[Text under study]
- Opening Delimiter -
Machi is the first team out of Worlds after losing against G2 Esports. The Taiwanese squad had a decent showing at Worlds and managed to go blow for blow with the teams from the major regions. Unfortunately, it wasn’t enough to make it out of groups.
Machi had a good understanding of the meta. The PCS representative managed to execute on the strong picks with jungler Huang “Gemini” Chu-Xuan piloting carry champions. The team did a good job at getting behind Gemini and supporting him, but that wasn’t the problem. Even if teams understand the meta and manage to execute, it won’t be enough to take the win.
Group A was closer than many expected. Machi looked like a contender until its very last match and it speaks volumes of the level in the PCS.
The main issue for Machi was poor decision-making. The team went for objectives without priority in the lanes and forced fights at the wrong times. Even when Machi had an advantage, the team didn’t know how to use it to get map control.
Macro play and its importance are some of the main conversations at Worlds and it’s becoming a requirement for teams. Squads that understand when and how to get map control, are getting massive advantages. As the tournament progresses, the meta is less about the skirmishes and more about map control, a massive change from play-ins.
- Closing Delimiter -
[Task requirements]
A) Transcribe the Machi Worlds article, starting with "The main issue" and going on through "get map control.".
B) According to the Machi Worlds article, which team beat Machi and knocked it out of Worlds?
C) Can you turn the paragraph of the Machi Worlds article that begins "The main issue for Machi" into a short list that keeps its main facts?

[Dataset excerpt]
- Opening Delimiter -
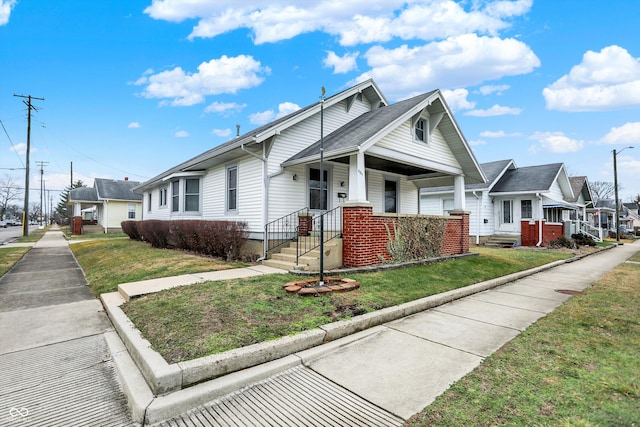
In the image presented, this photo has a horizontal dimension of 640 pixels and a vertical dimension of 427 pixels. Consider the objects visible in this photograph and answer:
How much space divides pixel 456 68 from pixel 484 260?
10.3 m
- Closing Delimiter -
[Numbered answers]
A)
The main issue for Machi was poor decision-making. The team went for objectives without priority in the lanes and forced fights at the wrong times. Even when Machi had an advantage, the team didn’t know how to use it to get map control.

B) G2 Esports.

C)
- Machi's main issue: poor decision-making
- Took objectives without lane priority
- Forced fights at the wrong times
- Couldn't turn advantages into map control